EXCERPTED RECORDS =
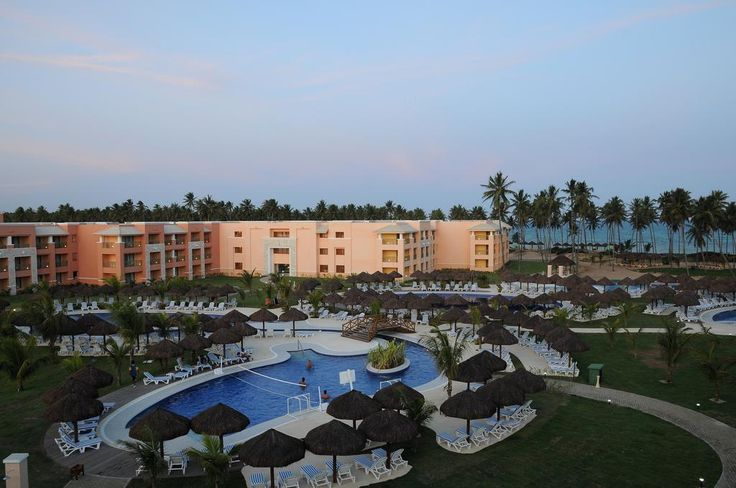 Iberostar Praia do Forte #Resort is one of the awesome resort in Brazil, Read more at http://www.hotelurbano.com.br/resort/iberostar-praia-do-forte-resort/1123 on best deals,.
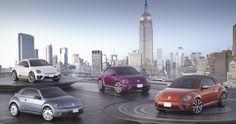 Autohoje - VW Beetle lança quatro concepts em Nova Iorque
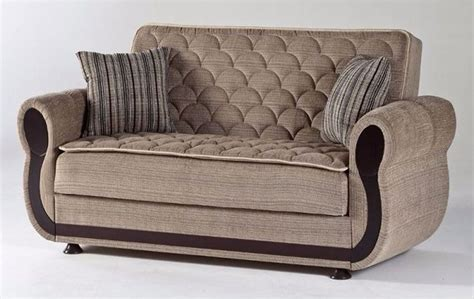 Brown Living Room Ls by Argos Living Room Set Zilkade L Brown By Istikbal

...

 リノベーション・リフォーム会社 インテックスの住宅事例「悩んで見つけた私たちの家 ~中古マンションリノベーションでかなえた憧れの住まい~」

PROBLEM STATEMENT =
In the listing above, find the line containing "Iberostar Praia do" and the line containing "Brown Living Room"; print those lines and every line between them exactly, leaving out pictures.

RESPONSE TO THIS TASK =
 Iberostar Praia do Forte #Resort is one of the awesome resort in Brazil, Read more at http://www.hotelurbano.com.br/resort/iberostar-praia-do-forte-resort/1123 on best deals,.
 Autohoje - VW Beetle lança quatro concepts em Nova Iorque
 Brown Living Room Ls by Argos Living Room Set Zilkade L Brown By Istikbal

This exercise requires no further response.